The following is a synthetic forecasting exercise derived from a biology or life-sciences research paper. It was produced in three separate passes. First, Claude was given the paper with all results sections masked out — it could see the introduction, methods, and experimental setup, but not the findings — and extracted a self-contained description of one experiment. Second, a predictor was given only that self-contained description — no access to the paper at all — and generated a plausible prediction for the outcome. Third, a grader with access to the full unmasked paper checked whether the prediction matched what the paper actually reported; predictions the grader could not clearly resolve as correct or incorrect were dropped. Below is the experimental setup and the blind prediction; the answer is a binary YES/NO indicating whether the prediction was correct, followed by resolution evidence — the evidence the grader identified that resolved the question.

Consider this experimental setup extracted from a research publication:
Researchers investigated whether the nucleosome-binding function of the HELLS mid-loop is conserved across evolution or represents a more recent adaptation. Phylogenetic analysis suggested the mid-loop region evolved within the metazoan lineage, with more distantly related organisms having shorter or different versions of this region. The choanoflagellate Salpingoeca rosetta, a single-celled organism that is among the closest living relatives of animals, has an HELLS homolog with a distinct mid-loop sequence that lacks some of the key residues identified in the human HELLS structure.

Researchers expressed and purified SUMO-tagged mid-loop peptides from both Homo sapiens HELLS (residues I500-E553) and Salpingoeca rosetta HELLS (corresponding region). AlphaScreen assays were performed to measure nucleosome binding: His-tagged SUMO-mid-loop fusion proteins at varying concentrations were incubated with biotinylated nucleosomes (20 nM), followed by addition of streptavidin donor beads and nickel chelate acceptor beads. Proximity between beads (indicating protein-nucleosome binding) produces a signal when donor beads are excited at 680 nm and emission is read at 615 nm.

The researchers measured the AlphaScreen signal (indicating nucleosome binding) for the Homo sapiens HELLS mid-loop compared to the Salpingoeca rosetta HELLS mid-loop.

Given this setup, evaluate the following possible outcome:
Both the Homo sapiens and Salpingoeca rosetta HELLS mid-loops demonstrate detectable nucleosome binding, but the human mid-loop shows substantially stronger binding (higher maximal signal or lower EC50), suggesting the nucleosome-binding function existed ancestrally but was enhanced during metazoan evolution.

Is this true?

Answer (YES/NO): NO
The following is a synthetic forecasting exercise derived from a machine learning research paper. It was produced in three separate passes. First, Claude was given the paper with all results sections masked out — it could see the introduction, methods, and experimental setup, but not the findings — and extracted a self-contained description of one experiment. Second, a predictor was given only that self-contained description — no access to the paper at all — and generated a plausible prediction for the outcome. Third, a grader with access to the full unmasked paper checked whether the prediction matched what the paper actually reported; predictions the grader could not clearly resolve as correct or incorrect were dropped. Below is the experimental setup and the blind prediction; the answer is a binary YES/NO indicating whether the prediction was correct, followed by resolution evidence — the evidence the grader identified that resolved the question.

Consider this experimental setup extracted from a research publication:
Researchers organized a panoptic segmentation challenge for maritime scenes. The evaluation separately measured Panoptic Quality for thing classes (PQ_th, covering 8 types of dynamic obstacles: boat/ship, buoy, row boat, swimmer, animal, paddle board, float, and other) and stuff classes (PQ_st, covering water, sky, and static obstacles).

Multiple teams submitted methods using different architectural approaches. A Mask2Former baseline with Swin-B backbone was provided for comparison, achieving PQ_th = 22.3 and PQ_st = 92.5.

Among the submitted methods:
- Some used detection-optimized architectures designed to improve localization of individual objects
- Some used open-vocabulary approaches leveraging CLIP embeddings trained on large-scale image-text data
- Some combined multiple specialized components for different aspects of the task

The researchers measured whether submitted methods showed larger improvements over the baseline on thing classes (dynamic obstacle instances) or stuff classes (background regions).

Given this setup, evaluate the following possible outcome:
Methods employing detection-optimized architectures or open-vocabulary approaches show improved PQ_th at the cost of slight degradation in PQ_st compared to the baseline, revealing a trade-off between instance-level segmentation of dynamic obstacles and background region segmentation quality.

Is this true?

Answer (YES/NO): NO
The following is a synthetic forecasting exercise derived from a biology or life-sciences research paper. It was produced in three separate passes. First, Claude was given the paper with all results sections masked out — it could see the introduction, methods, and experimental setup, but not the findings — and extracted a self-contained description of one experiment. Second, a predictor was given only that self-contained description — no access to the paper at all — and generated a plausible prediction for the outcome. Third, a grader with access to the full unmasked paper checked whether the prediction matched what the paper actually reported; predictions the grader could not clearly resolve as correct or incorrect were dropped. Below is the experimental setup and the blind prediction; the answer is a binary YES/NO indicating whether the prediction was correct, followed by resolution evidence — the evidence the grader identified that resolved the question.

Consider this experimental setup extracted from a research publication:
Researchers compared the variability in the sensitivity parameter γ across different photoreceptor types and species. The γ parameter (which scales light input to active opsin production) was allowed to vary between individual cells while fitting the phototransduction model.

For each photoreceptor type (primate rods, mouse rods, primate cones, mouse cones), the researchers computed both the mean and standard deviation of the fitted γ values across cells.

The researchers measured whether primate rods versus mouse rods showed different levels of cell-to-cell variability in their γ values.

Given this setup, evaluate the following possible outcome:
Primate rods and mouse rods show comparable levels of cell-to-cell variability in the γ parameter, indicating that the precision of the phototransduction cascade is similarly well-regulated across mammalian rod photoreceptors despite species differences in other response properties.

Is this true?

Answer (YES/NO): NO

== == ==

§ ASSIGNMENT: Repeat the material above in full, exactly as it stands.

§ EXERCISE RESULT:
The following is a synthetic forecasting exercise derived from a biology or life-sciences research paper. It was produced in three separate passes. First, Claude was given the paper with all results sections masked out — it could see the introduction, methods, and experimental setup, but not the findings — and extracted a self-contained description of one experiment. Second, a predictor was given only that self-contained description — no access to the paper at all — and generated a plausible prediction for the outcome. Third, a grader with access to the full unmasked paper checked whether the prediction matched what the paper actually reported; predictions the grader could not clearly resolve as correct or incorrect were dropped. Below is the experimental setup and the blind prediction; the answer is a binary YES/NO indicating whether the prediction was correct, followed by resolution evidence — the evidence the grader identified that resolved the question.

Consider this experimental setup extracted from a research publication:
Researchers investigated whether the nucleosome-binding function of the HELLS mid-loop is conserved across evolution or represents a more recent adaptation. Phylogenetic analysis suggested the mid-loop region evolved within the metazoan lineage, with more distantly related organisms having shorter or different versions of this region. The choanoflagellate Salpingoeca rosetta, a single-celled organism that is among the closest living relatives of animals, has an HELLS homolog with a distinct mid-loop sequence that lacks some of the key residues identified in the human HELLS structure.

Researchers expressed and purified SUMO-tagged mid-loop peptides from both Homo sapiens HELLS (residues I500-E553) and Salpingoeca rosetta HELLS (corresponding region). AlphaScreen assays were performed to measure nucleosome binding: His-tagged SUMO-mid-loop fusion proteins at varying concentrations were incubated with biotinylated nucleosomes (20 nM), followed by addition of streptavidin donor beads and nickel chelate acceptor beads. Proximity between beads (indicating protein-nucleosome binding) produces a signal when donor beads are excited at 680 nm and emission is read at 615 nm.

The researchers measured the AlphaScreen signal (indicating nucleosome binding) for the Homo sapiens HELLS mid-loop compared to the Salpingoeca rosetta HELLS mid-loop.

Given this setup, evaluate the following possible outcome:
Both the Homo sapiens and Salpingoeca rosetta HELLS mid-loops demonstrate detectable nucleosome binding, but the human mid-loop shows substantially stronger binding (higher maximal signal or lower EC50), suggesting the nucleosome-binding function existed ancestrally but was enhanced during metazoan evolution.

Is this true?

Answer (YES/NO): NO
The following is a synthetic forecasting exercise derived from a machine learning research paper. It was produced in three separate passes. First, Claude was given the paper with all results sections masked out — it could see the introduction, methods, and experimental setup, but not the findings — and extracted a self-contained description of one experiment. Second, a predictor was given only that self-contained description — no access to the paper at all — and generated a plausible prediction for the outcome. Third, a grader with access to the full unmasked paper checked whether the prediction matched what the paper actually reported; predictions the grader could not clearly resolve as correct or incorrect were dropped. Below is the experimental setup and the blind prediction; the answer is a binary YES/NO indicating whether the prediction was correct, followed by resolution evidence — the evidence the grader identified that resolved the question.

Consider this experimental setup extracted from a research publication:
Researchers organized a panoptic segmentation challenge for maritime scenes. The evaluation separately measured Panoptic Quality for thing classes (PQ_th, covering 8 types of dynamic obstacles: boat/ship, buoy, row boat, swimmer, animal, paddle board, float, and other) and stuff classes (PQ_st, covering water, sky, and static obstacles).

Multiple teams submitted methods using different architectural approaches. A Mask2Former baseline with Swin-B backbone was provided for comparison, achieving PQ_th = 22.3 and PQ_st = 92.5.

Among the submitted methods:
- Some used detection-optimized architectures designed to improve localization of individual objects
- Some used open-vocabulary approaches leveraging CLIP embeddings trained on large-scale image-text data
- Some combined multiple specialized components for different aspects of the task

The researchers measured whether submitted methods showed larger improvements over the baseline on thing classes (dynamic obstacle instances) or stuff classes (background regions).

Given this setup, evaluate the following possible outcome:
Methods employing detection-optimized architectures or open-vocabulary approaches show improved PQ_th at the cost of slight degradation in PQ_st compared to the baseline, revealing a trade-off between instance-level segmentation of dynamic obstacles and background region segmentation quality.

Is this true?

Answer (YES/NO): NO
The following is a synthetic forecasting exercise derived from a biology or life-sciences research paper. It was produced in three separate passes. First, Claude was given the paper with all results sections masked out — it could see the introduction, methods, and experimental setup, but not the findings — and extracted a self-contained description of one experiment. Second, a predictor was given only that self-contained description — no access to the paper at all — and generated a plausible prediction for the outcome. Third, a grader with access to the full unmasked paper checked whether the prediction matched what the paper actually reported; predictions the grader could not clearly resolve as correct or incorrect were dropped. Below is the experimental setup and the blind prediction; the answer is a binary YES/NO indicating whether the prediction was correct, followed by resolution evidence — the evidence the grader identified that resolved the question.

Consider this experimental setup extracted from a research publication:
Researchers compared the variability in the sensitivity parameter γ across different photoreceptor types and species. The γ parameter (which scales light input to active opsin production) was allowed to vary between individual cells while fitting the phototransduction model.

For each photoreceptor type (primate rods, mouse rods, primate cones, mouse cones), the researchers computed both the mean and standard deviation of the fitted γ values across cells.

The researchers measured whether primate rods versus mouse rods showed different levels of cell-to-cell variability in their γ values.

Given this setup, evaluate the following possible outcome:
Primate rods and mouse rods show comparable levels of cell-to-cell variability in the γ parameter, indicating that the precision of the phototransduction cascade is similarly well-regulated across mammalian rod photoreceptors despite species differences in other response properties.

Is this true?

Answer (YES/NO): NO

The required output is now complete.